Through FOIA, Judicial Watch has uncovered a substantial amount of information about other important COVID-19 issues:
- May 2022: University of Texas Medical Branch (UTMB) records show the former director of the Galveston National Laboratory at the University of Texas Medical Branch (UTMB), Dr. James W. Le Duc warned Chinese researchers at the Wuhan Institute of Virology of potential investigations into the COVID issue by Congress.

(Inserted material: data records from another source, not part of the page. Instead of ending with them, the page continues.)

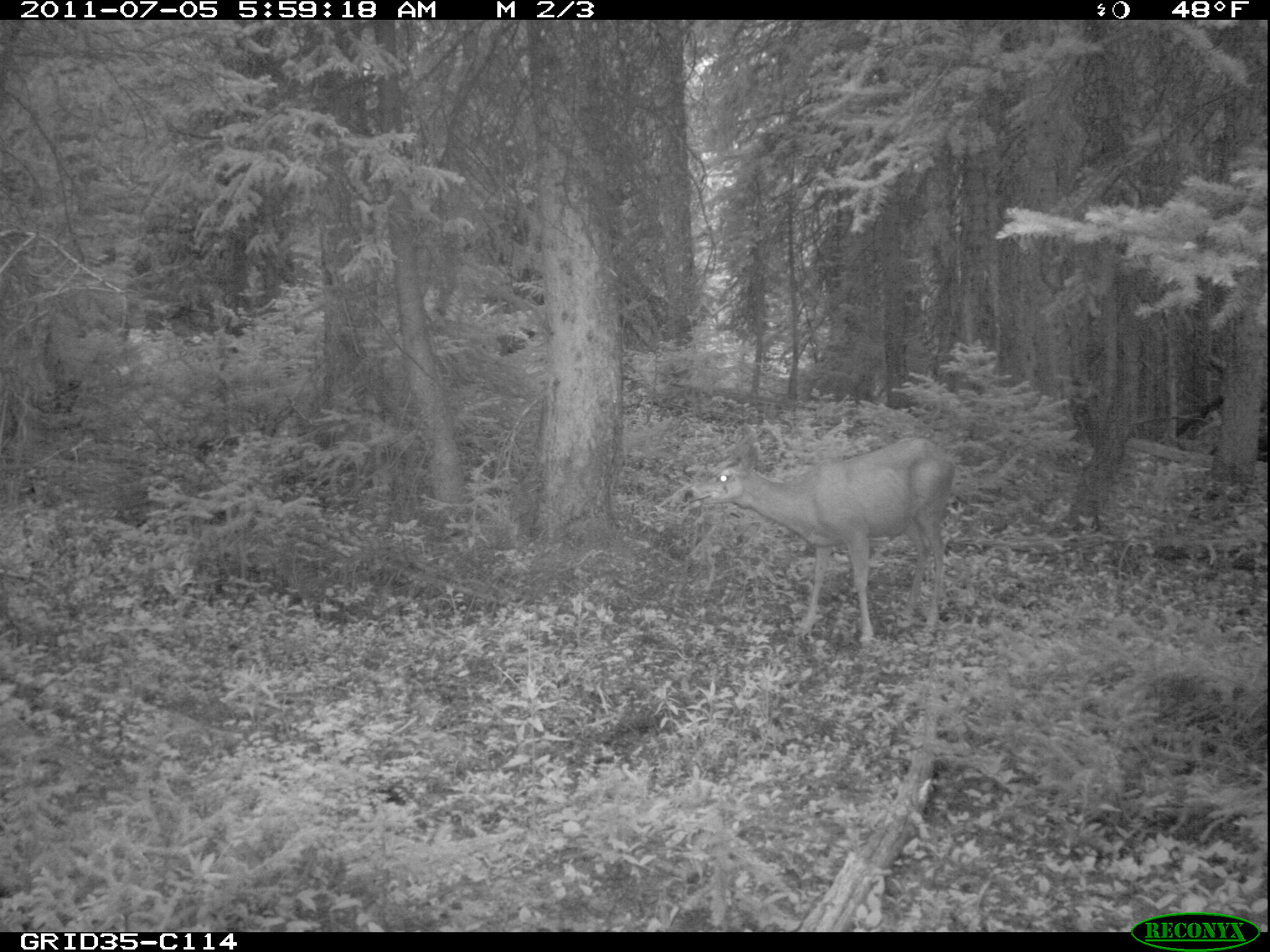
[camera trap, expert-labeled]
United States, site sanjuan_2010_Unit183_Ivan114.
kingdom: Animalia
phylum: Chordata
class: Mammalia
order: Artiodactyla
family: Cervidae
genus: Odocoileus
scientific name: Odocoileus hemionus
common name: mule deer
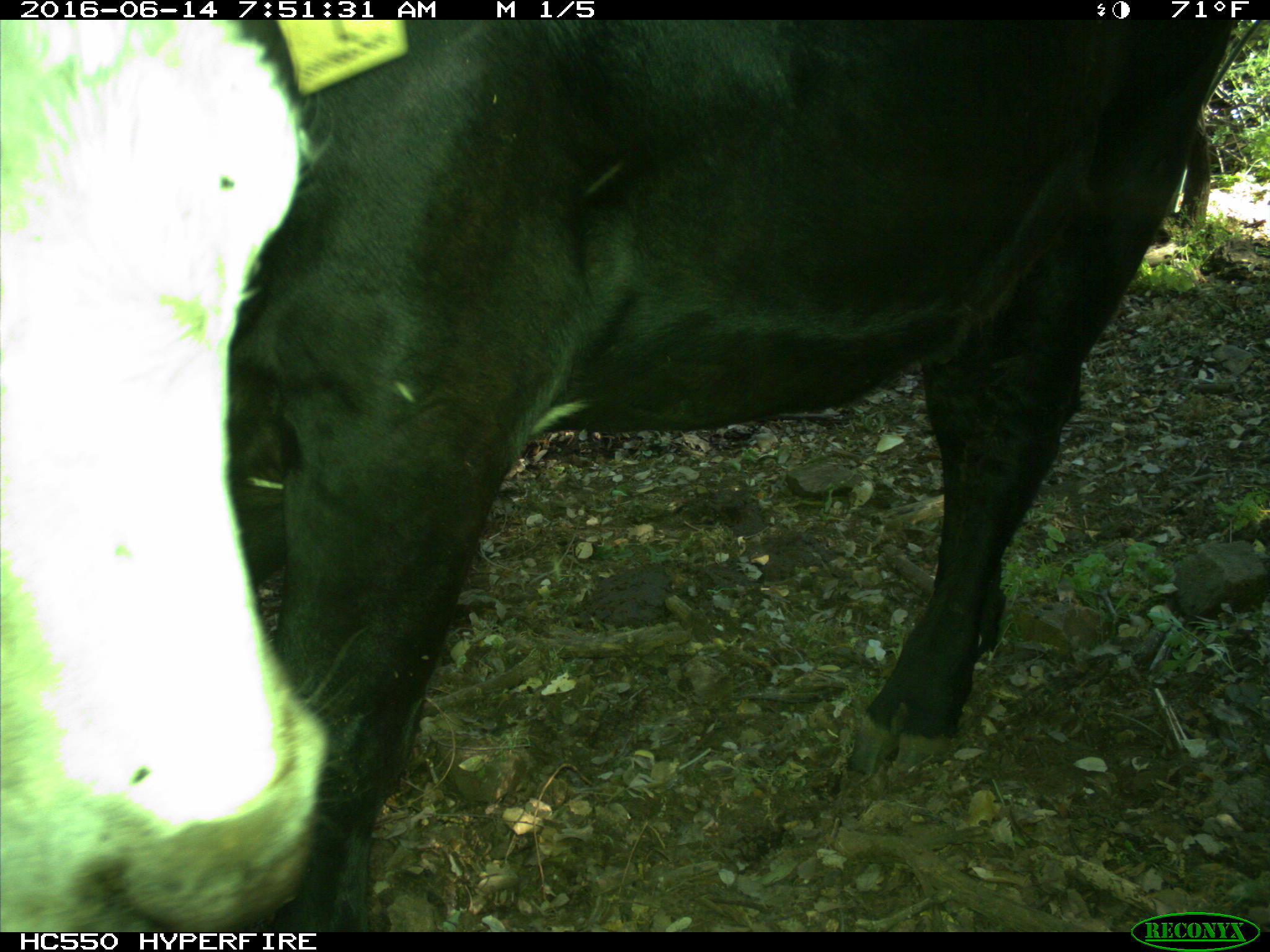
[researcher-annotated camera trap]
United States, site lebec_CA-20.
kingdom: Animalia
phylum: Chordata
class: Mammalia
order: Artiodactyla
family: Bovidae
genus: Bos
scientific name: Bos taurus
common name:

- May 2022: HHS records regarding biodistribution studies and related data for the COVID-19 vaccines show a key component of the vaccines developed by Pfizer/BioNTech, lipid nanoparticles (LNPs), were found outside the injection site, mainly the liver, adrenal glands, spleen and ovaries of test animals, eight to 48 hours after injection.
- April 2022: Records from the Federal Select Agent Program (FSAP) reveal safety lapses and violations at U.S. biosafety laboratories that conduct research on dangerous agents and toxins.
- March 2022: HHS records include emails between National Institutes of Health (NIH) then-Director Francis Collins and Anthony Fauci, the director of National Institute of Allergy and Infectious Diseases (NIAID), about hydroxychloroquine and COVID-19.
- March 2021: HHS records show that NIH officials tailored confidentiality forms to China’s terms and that the World Health Organization (WHO) conducted an unreleased, “strictly confidential” COVID-19 epidemiological analysis in January 2020.
- October 2020: Fauci emails include his approval of a press release supportive of China’s response to the 2019 novel coronavirus.
- An October 2021 lawsuit uncovered that over a 10-year period, Fauci and others at NIH received more link to than $350 million in secretive “royalty” payments from drug companies and other third parties.